** CHECK YOUR UNDERSTANDING **
**1)** According to the technical debt notes, what would catch any deviation from expected behavior?
**2)** Copy the technical debt notes verbatim from "Existing Technical Debt Analysis" up to and including "consensus specification requirements.".

** QUOTED PASSAGE **
Technical Debt and Specification Constraints

Existing Technical Debt Analysis

Bing inquired about opportunities to address existing technical debt from the TypeScript Lodestar implementation during the Zig rewrite. This question prompted discussion about the constraints imposed by consensus specification requirements.

Technical Debt Limitations

• Specification constraints: The state transition function is heavily constrained by the Ethereum consensus specification, limiting opportunities for major architectural changes
• Spec test validation: Any deviations from expected behavior would be caught by specification tests, preventing fundamental algorithm modifications
• Straightforward implementation: The state transition logic is relatively straightforward, with limited scope for architectural debt reduction

Improvement Opportunities Within Constraints

Despite specification constraints, some improvement opportunities were identified:

• Data structure optimization: Internal data structures can be optimized for performance without changing external behavior
• Documentation improvements: Better internal documentation and code organization can reduce maintenance burden
• Memory layout optimization: How data is stored and accessed internally can be improved while maintaining spec compliance
• Error handling enhancement: Better error reporting and debugging capabilities within specification requirements

Tuyen Nguyen and Cayman agreed that major debt reduction opportunities are limited, with potential improvements focusing on implementation quality rather than fundamental algorithmic changes.

** INFORMATION PROVIDED **
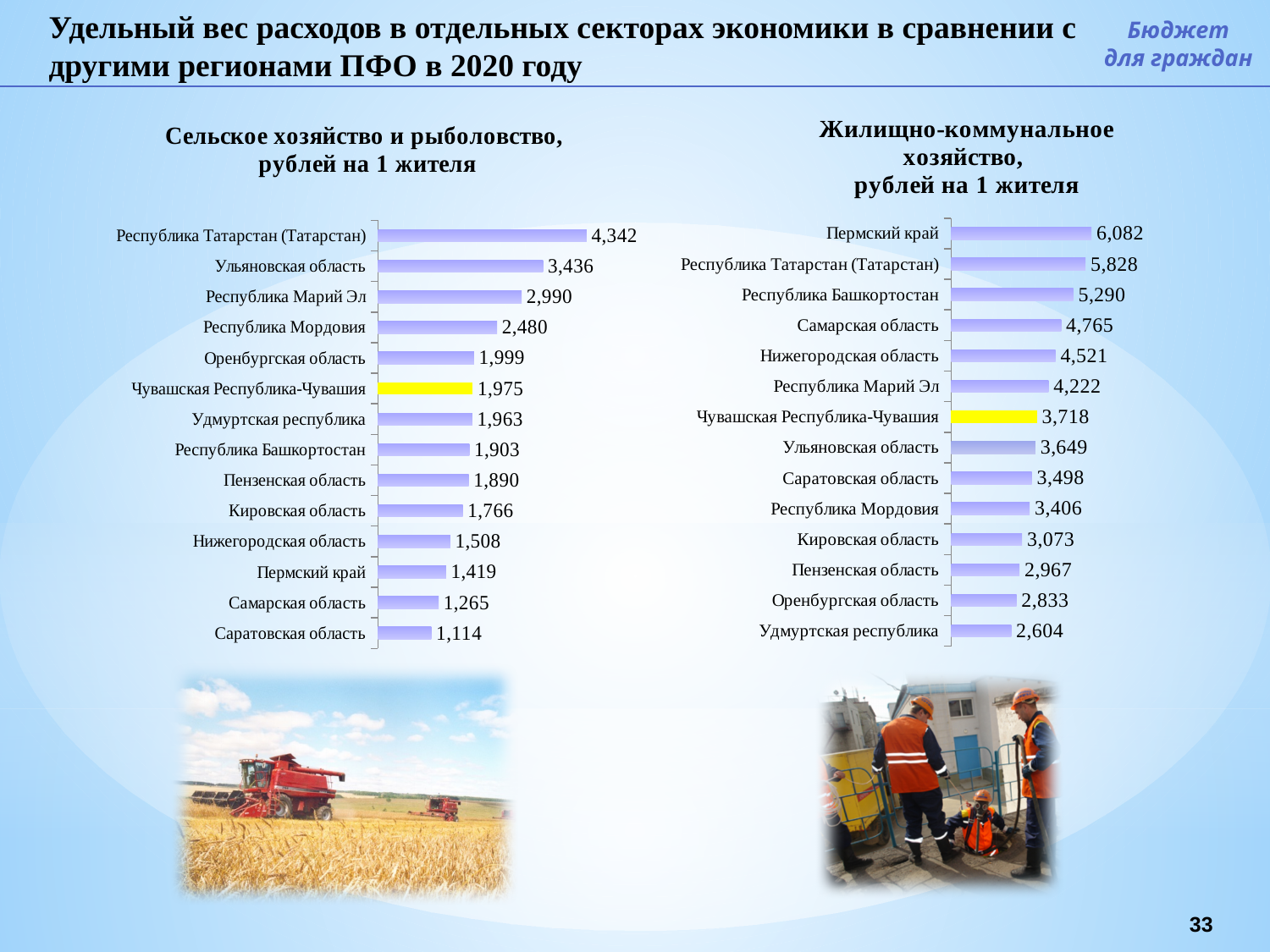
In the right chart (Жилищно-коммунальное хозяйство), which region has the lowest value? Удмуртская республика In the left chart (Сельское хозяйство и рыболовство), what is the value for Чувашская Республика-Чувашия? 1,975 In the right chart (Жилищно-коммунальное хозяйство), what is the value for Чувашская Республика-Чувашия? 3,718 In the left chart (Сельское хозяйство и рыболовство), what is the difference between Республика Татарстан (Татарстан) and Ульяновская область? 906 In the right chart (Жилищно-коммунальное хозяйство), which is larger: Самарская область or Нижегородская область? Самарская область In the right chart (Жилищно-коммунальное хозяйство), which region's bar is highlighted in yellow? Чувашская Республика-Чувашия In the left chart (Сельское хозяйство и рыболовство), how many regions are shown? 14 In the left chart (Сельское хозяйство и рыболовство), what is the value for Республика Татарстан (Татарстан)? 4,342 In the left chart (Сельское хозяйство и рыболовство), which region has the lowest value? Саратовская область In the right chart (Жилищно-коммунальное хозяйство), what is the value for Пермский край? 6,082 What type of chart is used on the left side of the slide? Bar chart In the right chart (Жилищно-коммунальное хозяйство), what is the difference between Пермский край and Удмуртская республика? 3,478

** SOLUTIONS **
**1)** Specification tests would catch it.

**2)**
Existing Technical Debt Analysis

Bing inquired about opportunities to address existing technical debt from the TypeScript Lodestar implementation during the Zig rewrite. This question prompted discussion about the constraints imposed by consensus specification requirements.